# Molemento Pete's Bride Of Dracula



## Night-Owl (Mar 17, 2000)

Greetings! This is one of Pete Parlagreco's Scener series of kits and he really nailed the Monster Scenes look of the figure IMHO. This is a very nifty resin kit with only minor clean up. Questions and comments welcomed.


----------



## PRE-SCENES 2 (Aug 16, 2005)

Glad you're showing this off Rick. Great job on it!
It really is a nice little kit. I have one and yet to complete it to display it. It really fits in nicely with the MS stuff too! :thumbsup:


----------



## Hunch (Apr 6, 2003)

I LOVE this kit. Pete did a fantastic job on this Scenes release and every true fan of the scenes kits MUST own one (I have two ).
Nice paint up on it as well friend.:thumbsup:


----------



## Night-Owl (Mar 17, 2000)

Thanks for the kind words PS2 and Hunch! I have two as well; this one and the original issue from several years ago.


----------



## Anton Phibes (Jun 21, 2013)

Excellent!!!!!!!!!!!!!!!!!!!:thumbsup::thumbsup::thumbsup:


----------



## TAY666 (Jan 8, 2000)

Great job as always Rick.

Wish I had the time to crank them out like you do. You're really becoming a master of the 1/12-1/13 scale kits.

Problem 1: Please list every different username that posts in the Bride of Dracula kit thread.
Problem 2: Write what comes next in the Bride of Dracula kit thread, starting after its final post.
The lines that come next have no connection to the Bride of Dracula kit thread.

Dataset content:
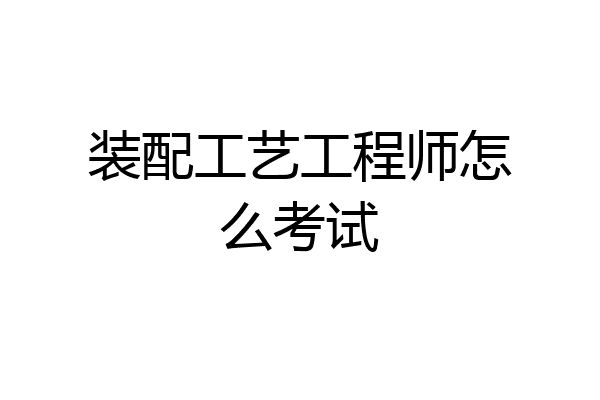 装配工艺工程师怎么考试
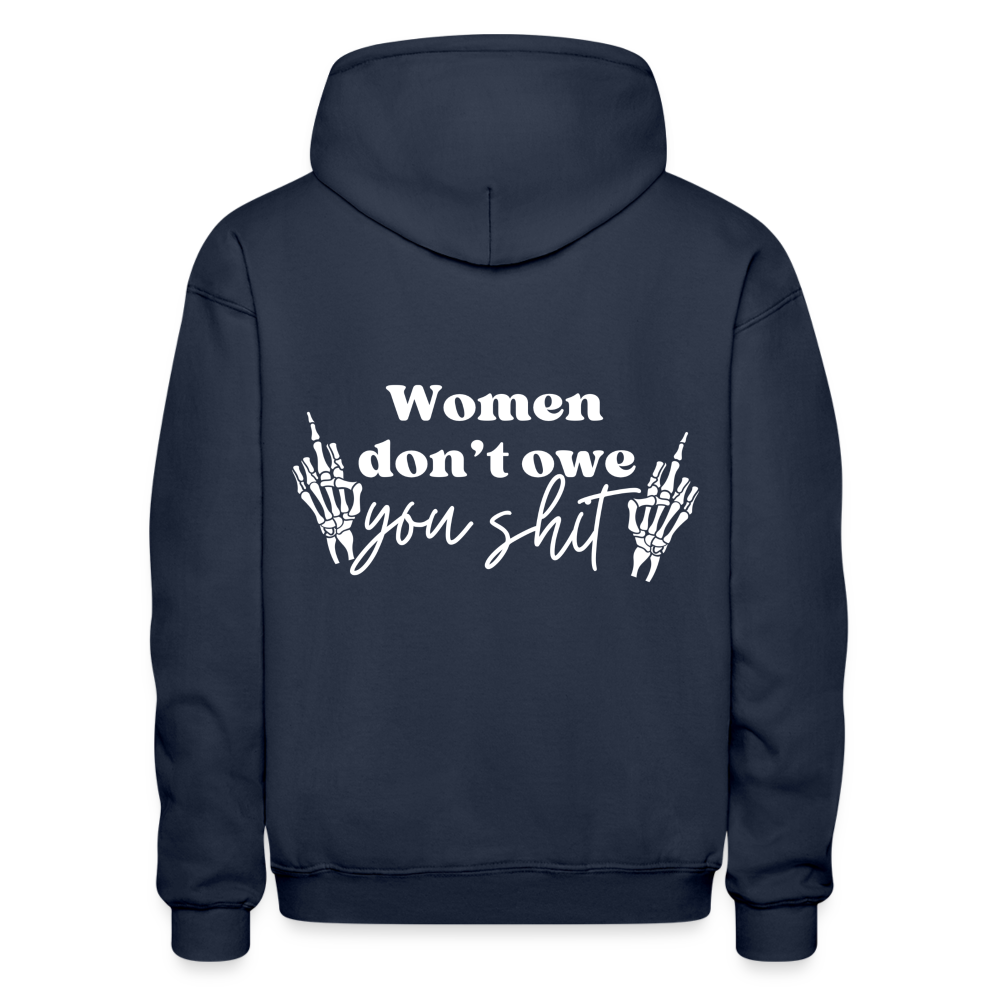 Women Don't Owe You Shit Unisex Hoodie - navy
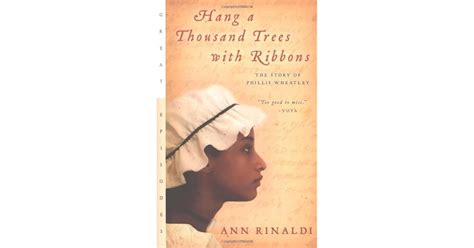Hang A Thousand Trees With Ribbons Ann Rinaldi
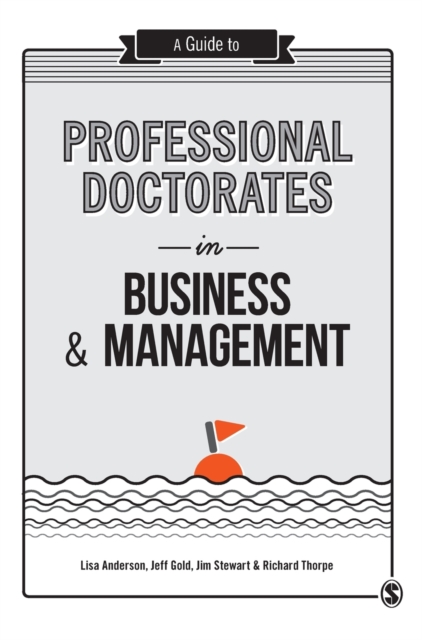 A Guide to Professional Doctorates in Business and Management, Hardback Book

Written answer 1: Night-Owl, PRE-SCENES 2, Hunch, Anton Phibes, TAY666

Written answer 2:
----------



## scooke123 (Apr 11, 2008)

Nice work Rick - hopefully I'll get to mine this winter!
Steve


----------



## Night-Owl (Mar 17, 2000)

Thanks Anton, Trevor and Steve for the kind words!


----------



## paulhelfrich (May 11, 2009)

Really nice work there, Rick. Is this kit still in production?


----------



## Kitzillastein58 (Jan 27, 2009)

Excellent job, and a very cool kit! :thumbsup::thumbsup::thumbsup:

Mike :wave:


----------



## Anton Phibes (Jun 21, 2013)

paulhelfrich said:


> Really nice work there, Rick. Is this kit still in production?


Very limited production. Best hurry. Only 35 numbered kits.

http://sceners.net/Sceners.net/Molemento.html


----------



## Night-Owl (Mar 17, 2000)

Thanks Paul and Mike!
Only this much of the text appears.